> [Task inputs]

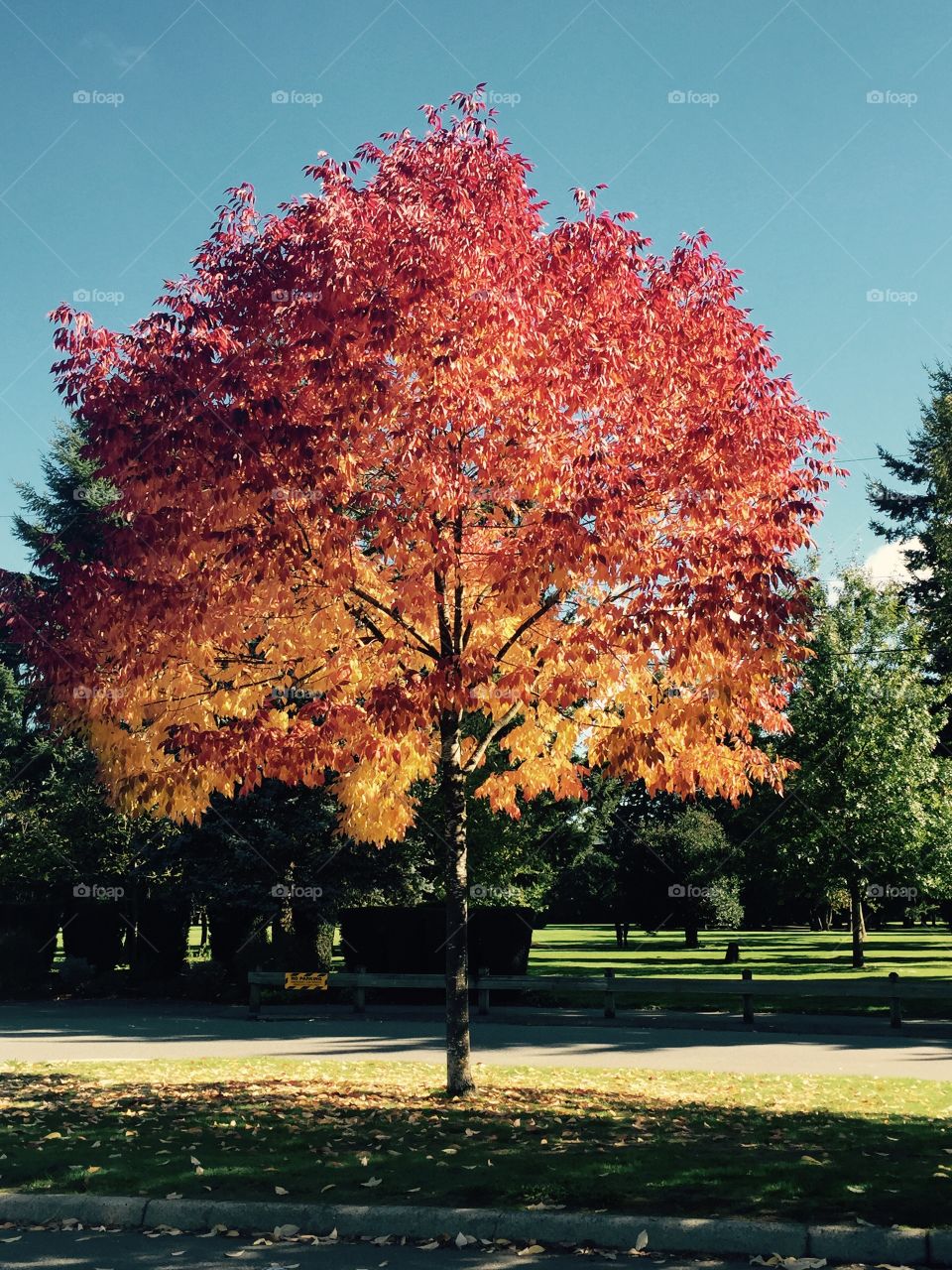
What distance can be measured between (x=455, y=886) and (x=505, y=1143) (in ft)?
11.5

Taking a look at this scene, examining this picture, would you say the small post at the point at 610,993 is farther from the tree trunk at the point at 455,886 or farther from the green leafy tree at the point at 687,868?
the green leafy tree at the point at 687,868

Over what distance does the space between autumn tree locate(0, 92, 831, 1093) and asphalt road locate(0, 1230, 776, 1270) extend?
4.21 metres

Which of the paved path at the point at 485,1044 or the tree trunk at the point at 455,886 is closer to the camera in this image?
the tree trunk at the point at 455,886

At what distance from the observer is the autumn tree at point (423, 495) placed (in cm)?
991

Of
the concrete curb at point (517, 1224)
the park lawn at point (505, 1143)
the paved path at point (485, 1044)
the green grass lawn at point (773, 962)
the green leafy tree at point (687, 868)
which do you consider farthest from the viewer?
the green leafy tree at point (687, 868)

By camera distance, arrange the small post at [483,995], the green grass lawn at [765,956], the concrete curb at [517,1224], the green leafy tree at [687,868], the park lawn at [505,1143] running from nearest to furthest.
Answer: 1. the concrete curb at [517,1224]
2. the park lawn at [505,1143]
3. the small post at [483,995]
4. the green grass lawn at [765,956]
5. the green leafy tree at [687,868]

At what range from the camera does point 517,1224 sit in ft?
21.5

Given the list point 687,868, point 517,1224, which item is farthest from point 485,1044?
point 687,868

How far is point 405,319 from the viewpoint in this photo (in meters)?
10.1

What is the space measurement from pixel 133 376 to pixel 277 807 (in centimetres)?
1644

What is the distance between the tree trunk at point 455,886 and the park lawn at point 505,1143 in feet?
2.62

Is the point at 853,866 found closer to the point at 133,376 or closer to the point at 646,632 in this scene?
the point at 646,632
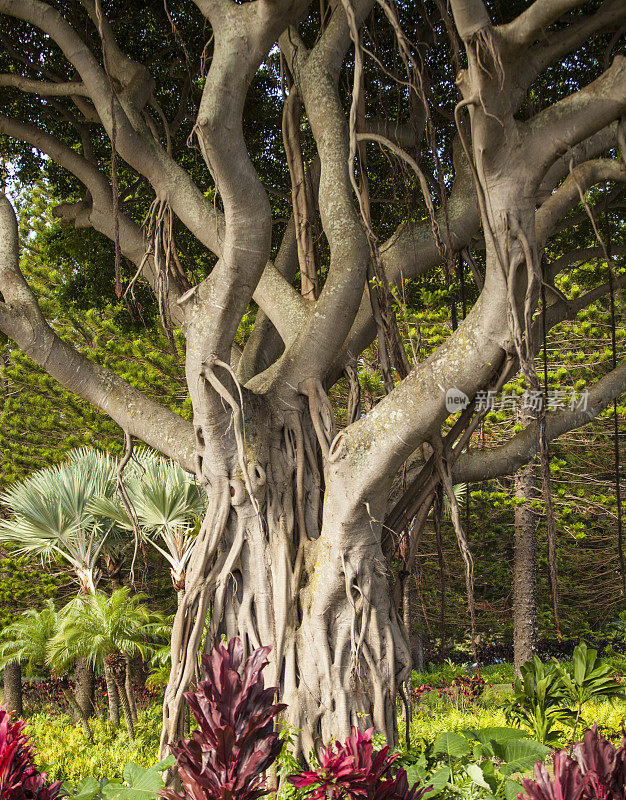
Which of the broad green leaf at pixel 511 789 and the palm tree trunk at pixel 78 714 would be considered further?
the palm tree trunk at pixel 78 714

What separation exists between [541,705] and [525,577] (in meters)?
4.84

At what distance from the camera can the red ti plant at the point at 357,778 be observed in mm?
1711

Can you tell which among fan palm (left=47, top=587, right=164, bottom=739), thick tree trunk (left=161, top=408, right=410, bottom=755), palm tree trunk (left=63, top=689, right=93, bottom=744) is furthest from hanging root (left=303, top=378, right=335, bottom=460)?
palm tree trunk (left=63, top=689, right=93, bottom=744)

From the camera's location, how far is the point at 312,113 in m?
Answer: 3.97

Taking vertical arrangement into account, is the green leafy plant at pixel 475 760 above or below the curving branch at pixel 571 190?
below

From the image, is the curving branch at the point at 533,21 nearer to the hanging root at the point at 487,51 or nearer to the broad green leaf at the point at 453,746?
the hanging root at the point at 487,51

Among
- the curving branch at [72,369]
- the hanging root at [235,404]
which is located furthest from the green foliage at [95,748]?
the hanging root at [235,404]

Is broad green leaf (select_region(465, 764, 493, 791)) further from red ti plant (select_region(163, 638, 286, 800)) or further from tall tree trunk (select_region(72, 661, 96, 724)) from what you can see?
tall tree trunk (select_region(72, 661, 96, 724))

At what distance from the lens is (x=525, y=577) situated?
372 inches

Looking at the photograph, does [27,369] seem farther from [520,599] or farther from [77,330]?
[520,599]

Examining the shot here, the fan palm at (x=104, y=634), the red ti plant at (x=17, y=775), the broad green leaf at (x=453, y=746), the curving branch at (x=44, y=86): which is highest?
the curving branch at (x=44, y=86)

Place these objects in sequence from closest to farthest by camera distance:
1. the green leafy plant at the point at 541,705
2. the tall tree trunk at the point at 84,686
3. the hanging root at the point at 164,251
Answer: the hanging root at the point at 164,251, the green leafy plant at the point at 541,705, the tall tree trunk at the point at 84,686

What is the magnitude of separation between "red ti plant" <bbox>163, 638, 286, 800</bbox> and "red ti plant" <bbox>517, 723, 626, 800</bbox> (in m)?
0.65

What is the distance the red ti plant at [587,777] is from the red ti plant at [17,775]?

> [Prompt]
Reproduce every line above word for word. Leave out the pictures.

> [Final result]
What distance can be measured between (x=455, y=886) and (x=505, y=1143) (in ft)?
11.5

Taking a look at this scene, examining this picture, would you say the small post at the point at 610,993 is farther from the tree trunk at the point at 455,886 or farther from the green leafy tree at the point at 687,868?
the green leafy tree at the point at 687,868

Over what distance does the space between autumn tree locate(0, 92, 831, 1093) and asphalt road locate(0, 1230, 776, 1270) extend?
4.21 metres

Which of the paved path at the point at 485,1044 or the tree trunk at the point at 455,886 is closer to the camera in this image?
the tree trunk at the point at 455,886

At what distance from the observer is the autumn tree at point (423, 495) placed (in cm)?
991

Of
the concrete curb at point (517, 1224)
the park lawn at point (505, 1143)
the paved path at point (485, 1044)
the green grass lawn at point (773, 962)
the green leafy tree at point (687, 868)
which do you consider farthest from the viewer?
the green leafy tree at point (687, 868)

By camera distance, arrange the small post at [483,995], the green grass lawn at [765,956], the concrete curb at [517,1224], the green leafy tree at [687,868], the park lawn at [505,1143] running from nearest to furthest.
Answer: 1. the concrete curb at [517,1224]
2. the park lawn at [505,1143]
3. the small post at [483,995]
4. the green grass lawn at [765,956]
5. the green leafy tree at [687,868]

At what range from the camera does point 517,1224 sit in ft?
21.5

Given the list point 687,868, point 517,1224, which item is farthest from point 485,1044?
point 687,868

How far is point 405,319 from the viewpoint in this photo (in meters)?
10.1

What is the space measurement from pixel 133 376 to pixel 277 807 (in centimetres)?
1644

What is the distance between the tree trunk at point 455,886 and the park lawn at point 505,1143 in feet?
2.62

Is the point at 853,866 found closer to the point at 133,376 or closer to the point at 646,632 in this scene?
the point at 646,632
Which of the broad green leaf at pixel 511 789 and the palm tree trunk at pixel 78 714 would be considered further?
the palm tree trunk at pixel 78 714

What separation exists between [541,705] and [525,577] (in meters)?
4.84

At what distance from the camera can the red ti plant at the point at 357,778 be observed in mm?
1711

Can you tell which among fan palm (left=47, top=587, right=164, bottom=739), thick tree trunk (left=161, top=408, right=410, bottom=755), palm tree trunk (left=63, top=689, right=93, bottom=744) is furthest from hanging root (left=303, top=378, right=335, bottom=460)?
palm tree trunk (left=63, top=689, right=93, bottom=744)

From the camera's location, how far is the point at 312,113 in m?
Answer: 3.97

Taking vertical arrangement into account, is the green leafy plant at pixel 475 760 above or below the curving branch at pixel 571 190?
below

From the image, is the curving branch at the point at 533,21 nearer to the hanging root at the point at 487,51 or nearer to the broad green leaf at the point at 453,746?
the hanging root at the point at 487,51

Among
- the curving branch at [72,369]
- the hanging root at [235,404]
which is located furthest from the green foliage at [95,748]?
the hanging root at [235,404]

Is broad green leaf (select_region(465, 764, 493, 791)) further from red ti plant (select_region(163, 638, 286, 800)) or further from tall tree trunk (select_region(72, 661, 96, 724)) from what you can see?
tall tree trunk (select_region(72, 661, 96, 724))

At what distance from the lens is (x=525, y=577) situated?
372 inches

Looking at the photograph, does [27,369] seem farther from [520,599] or farther from [77,330]?
[520,599]

Examining the shot here, the fan palm at (x=104, y=634), the red ti plant at (x=17, y=775), the broad green leaf at (x=453, y=746), the curving branch at (x=44, y=86): which is highest?
the curving branch at (x=44, y=86)

Place these objects in sequence from closest to farthest by camera distance:
1. the green leafy plant at the point at 541,705
2. the tall tree trunk at the point at 84,686
3. the hanging root at the point at 164,251
Answer: the hanging root at the point at 164,251, the green leafy plant at the point at 541,705, the tall tree trunk at the point at 84,686

What is the magnitude of separation between "red ti plant" <bbox>163, 638, 286, 800</bbox> and "red ti plant" <bbox>517, 723, 626, 800</bbox> (in m)?
0.65

What is the distance the red ti plant at [587,777] is from the red ti plant at [17,775]?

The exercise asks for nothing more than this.